First Tennessee Development District planning to use foundation for regional economic development

Pictured above: Pat Hardy

By Scott Robertson

Six individuals representing the governments of the cities, towns and counties of Northeast Tennessee are working on a plan to use the First Tennessee Development District Foundation as a regional economic development hub. FTDD Executive Director Chris Craig and Retired FTDD Executive Director Susan Reid are working with Sullivan County Mayor Richard Venable, Washington County Mayor Joe Grandy, Bristol Mayor Margaret Feierabend and Johnson City Mayor Jenny Brock on the proposal.

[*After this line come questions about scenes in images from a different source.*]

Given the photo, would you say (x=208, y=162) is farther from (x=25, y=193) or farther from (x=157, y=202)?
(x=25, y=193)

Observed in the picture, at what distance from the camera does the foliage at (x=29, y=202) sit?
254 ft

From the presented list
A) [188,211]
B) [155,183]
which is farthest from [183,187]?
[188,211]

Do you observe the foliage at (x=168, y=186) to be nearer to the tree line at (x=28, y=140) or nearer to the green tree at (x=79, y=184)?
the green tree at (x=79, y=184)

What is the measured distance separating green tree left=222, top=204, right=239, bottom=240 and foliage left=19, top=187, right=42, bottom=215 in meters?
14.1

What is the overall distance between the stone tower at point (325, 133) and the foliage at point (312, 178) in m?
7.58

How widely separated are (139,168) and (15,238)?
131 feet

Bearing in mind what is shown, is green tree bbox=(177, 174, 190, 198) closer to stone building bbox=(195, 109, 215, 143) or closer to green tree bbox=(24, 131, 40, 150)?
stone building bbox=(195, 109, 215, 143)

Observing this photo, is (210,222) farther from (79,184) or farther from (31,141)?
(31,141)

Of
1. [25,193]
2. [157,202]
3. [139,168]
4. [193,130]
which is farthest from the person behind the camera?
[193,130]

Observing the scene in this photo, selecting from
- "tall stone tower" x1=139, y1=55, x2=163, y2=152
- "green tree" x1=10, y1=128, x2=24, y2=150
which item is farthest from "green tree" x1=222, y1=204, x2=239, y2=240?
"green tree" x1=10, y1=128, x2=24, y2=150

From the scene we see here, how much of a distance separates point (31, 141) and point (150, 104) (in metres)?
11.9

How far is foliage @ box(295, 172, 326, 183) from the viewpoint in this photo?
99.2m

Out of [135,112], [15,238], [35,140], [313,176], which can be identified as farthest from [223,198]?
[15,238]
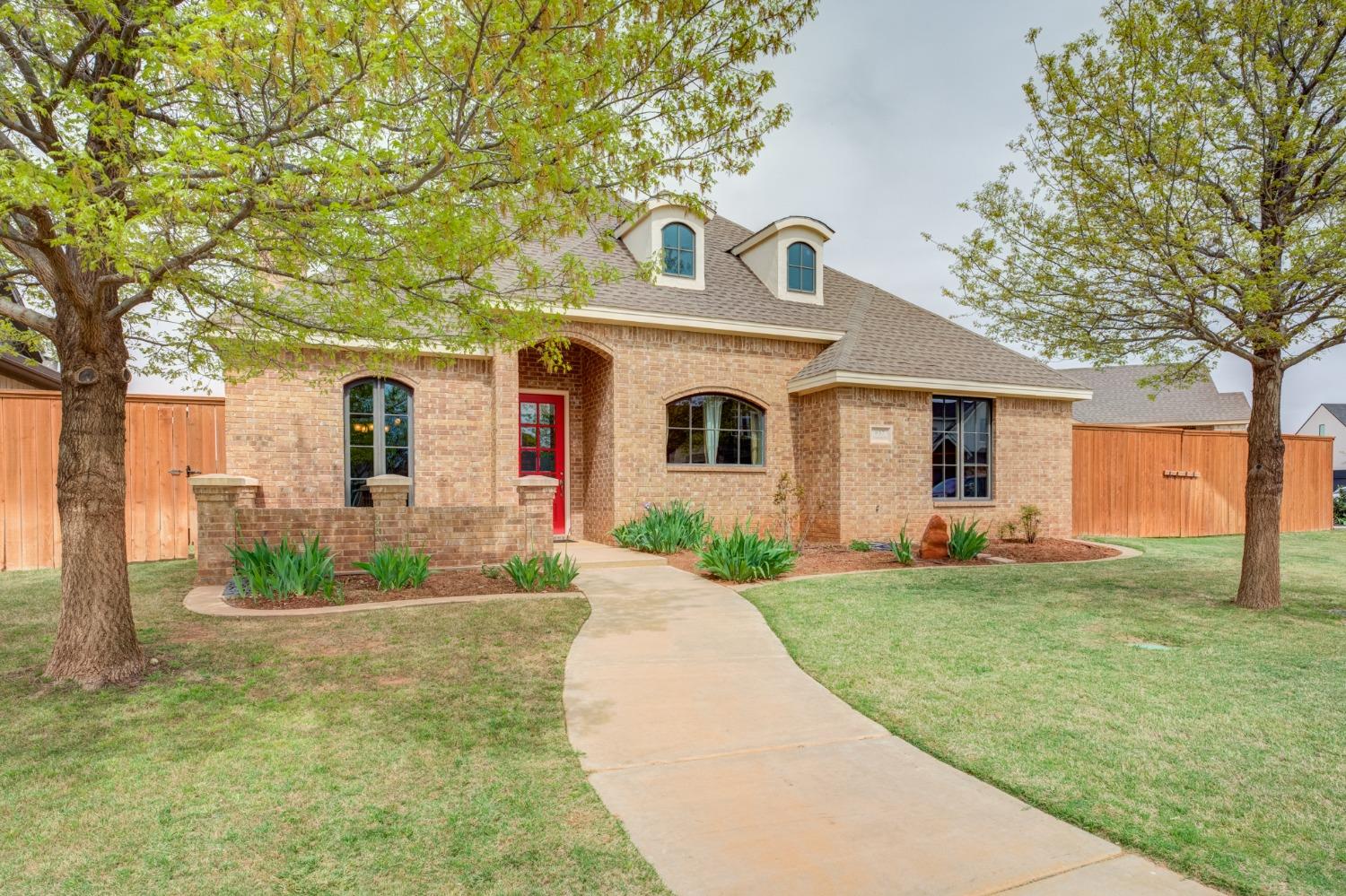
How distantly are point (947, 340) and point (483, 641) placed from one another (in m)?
11.7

The group was named at the end of a day-long board retreat at the Clyde Austin 4-H Center in Greene County Friday afternoon. Around half of the district’s 34-member board, composed mostly of city, town and county mayors from the eight counties of Northeast Tennessee, attended.

The session began with an address and question and answer session with Mark Fuller, the ROSC Global consultant hired by Eastman to help the region move forward on regional economic development. Fuller impressed upon the board members the need for a regional economic engine to be a public-private partnership with private sector leadership.

The board then worked on a vision statement for a regional economic development hub before getting down to matters of structure. Led by facilitator Pat Hardy, management & finance consulting program manager for the University of Tennessee’s Municipal Technical Advisory Service, the board settled on a structure centered around the district’s three-year-old foundation, which operates as a 501 (c) 3 not-for-profit.

“We need to flesh this out,” Hardy said. “Who does what? We need a draft of who those people are and where they’re coming from. We can flesh out potential costs, roles and responsibilities. I think it needs to be articulated within this framework that it doesn’t duplicate what the Mitch Millers of the world (Ed. Note: Miller is CEO of the Northeast Tennessee Regional Economic Partnership and a FTDD board member) and the other agencies that work with the state. We don’t want a sense of duplication and we don’t want a sense of turf and all that.”

“Some kind of statutory organization is going to have to be formed for it to function,” said Brock.

When NETWORKS Sullivan Partnership CEO Clay Walker indicated confusion as to how the proposed structure would work with regard to NETWORKS and NeTREP, Hardy indicated that had yet to be fully considered. Feierabend, however, suggested that perhaps the existing organizations no longer needed to pursue a merger with each other, but rather might merge into the new organization.

“There’s still,” Hardy repeated, “a lot to be fleshed out.”